Page text:
★ ★ ★ ★
Time Complexity: Time complexity of the above algorithm is O(max_flow * E). We run a loop while there is an augmenting path. In worst case, we may add 1 unit flow in every iteration. Therefore the time complexity becomes O(max_flow * E).

### How to implement the above simple algorithm?

Let us first define the concept of Residual Graph which is needed for understanding the implementation.
Residual Graph of a flow network is a graph which indicates additional possible flow. If there is a path from source to sink in residual graph, then it is possible to add flow. Every edge of a residual graph has a value called residual capacity which is equal to original capacity of the edge minus current flow. Residual capacity is basically the current capacity of the edge.
★ ★ ★ ★
Material:
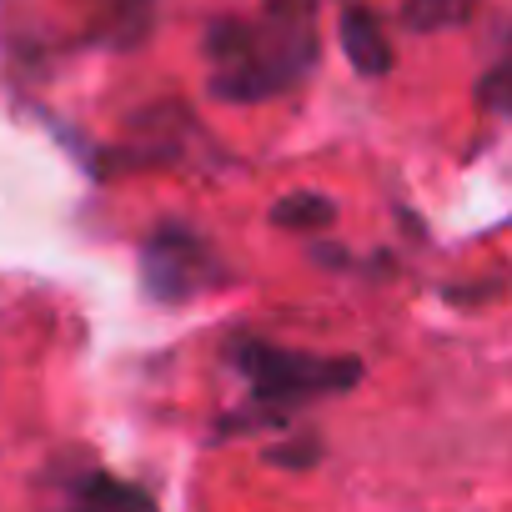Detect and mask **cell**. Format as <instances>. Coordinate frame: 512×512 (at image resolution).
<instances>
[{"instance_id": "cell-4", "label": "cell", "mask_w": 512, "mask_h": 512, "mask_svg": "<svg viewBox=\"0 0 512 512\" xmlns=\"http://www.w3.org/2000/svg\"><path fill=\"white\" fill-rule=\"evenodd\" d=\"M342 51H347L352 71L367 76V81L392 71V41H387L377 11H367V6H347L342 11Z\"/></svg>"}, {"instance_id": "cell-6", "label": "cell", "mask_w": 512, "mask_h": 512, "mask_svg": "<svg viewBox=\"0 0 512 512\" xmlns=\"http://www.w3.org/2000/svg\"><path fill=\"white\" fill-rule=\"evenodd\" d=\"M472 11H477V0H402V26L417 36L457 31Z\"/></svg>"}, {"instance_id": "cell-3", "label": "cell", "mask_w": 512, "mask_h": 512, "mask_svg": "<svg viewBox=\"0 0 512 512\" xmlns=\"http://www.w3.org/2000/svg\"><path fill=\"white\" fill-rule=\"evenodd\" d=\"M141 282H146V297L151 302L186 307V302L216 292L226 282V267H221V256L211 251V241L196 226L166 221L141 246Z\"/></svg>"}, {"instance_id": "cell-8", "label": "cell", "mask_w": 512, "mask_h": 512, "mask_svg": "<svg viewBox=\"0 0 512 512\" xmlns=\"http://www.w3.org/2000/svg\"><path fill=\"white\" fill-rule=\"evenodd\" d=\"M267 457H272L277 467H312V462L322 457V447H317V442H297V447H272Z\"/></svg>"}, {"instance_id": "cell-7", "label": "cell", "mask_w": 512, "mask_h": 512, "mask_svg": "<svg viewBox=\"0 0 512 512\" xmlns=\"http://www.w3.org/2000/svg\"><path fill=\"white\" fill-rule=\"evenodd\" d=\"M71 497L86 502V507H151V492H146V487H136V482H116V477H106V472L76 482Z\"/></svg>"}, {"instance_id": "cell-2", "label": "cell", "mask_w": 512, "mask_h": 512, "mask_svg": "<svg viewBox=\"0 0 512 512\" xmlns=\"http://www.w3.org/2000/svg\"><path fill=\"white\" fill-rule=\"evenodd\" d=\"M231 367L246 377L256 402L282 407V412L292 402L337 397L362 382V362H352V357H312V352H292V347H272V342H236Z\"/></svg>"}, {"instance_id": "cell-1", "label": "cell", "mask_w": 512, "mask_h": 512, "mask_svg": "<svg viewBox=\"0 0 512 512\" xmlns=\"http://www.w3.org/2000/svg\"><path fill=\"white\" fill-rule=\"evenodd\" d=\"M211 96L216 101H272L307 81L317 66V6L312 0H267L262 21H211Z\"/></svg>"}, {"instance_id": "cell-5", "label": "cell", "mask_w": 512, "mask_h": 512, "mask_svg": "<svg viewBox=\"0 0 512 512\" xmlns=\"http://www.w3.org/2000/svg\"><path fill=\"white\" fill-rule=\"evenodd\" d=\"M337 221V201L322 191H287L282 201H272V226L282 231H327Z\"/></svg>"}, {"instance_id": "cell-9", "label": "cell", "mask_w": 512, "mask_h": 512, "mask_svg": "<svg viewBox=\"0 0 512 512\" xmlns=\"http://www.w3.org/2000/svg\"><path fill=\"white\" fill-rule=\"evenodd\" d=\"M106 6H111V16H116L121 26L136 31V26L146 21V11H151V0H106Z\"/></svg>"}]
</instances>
★ ★ ★ ★
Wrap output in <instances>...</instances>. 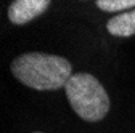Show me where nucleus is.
★ ★ ★ ★
Problems and tasks:
[A] List every sentence of the paragraph in the passage on flow networks that begins with "Residual Graph of a flow network", one per line.
[B] Answer these questions from the passage on flow networks, one per line, marking each answer with the same numeral as its question.
(i) What time complexity is given for the algorithm?
(ii) In the worst case, how much flow may be added in each iteration?
(iii) What is residual capacity equal to?
[C] Reproduce word for word the stretch of the passage on flow networks from "### How to implement" through "understanding the implementation.".

Answer set:
[A]
Residual Graph of a flow network is a graph which indicates additional possible flow.
If there is a path from source to sink in residual graph, then it is possible to add flow.
Every edge of a residual graph has a value called residual capacity which is equal to original capacity of the edge minus current flow.
Residual capacity is basically the current capacity of the edge.

[B]
(i) O(max_flow * E)
(ii) 1 unit
(iii) The original capacity of the edge minus current flow

[C]
### How to implement the above simple algorithm?

Let us first define the concept of Residual Graph which is needed for understanding the implementation.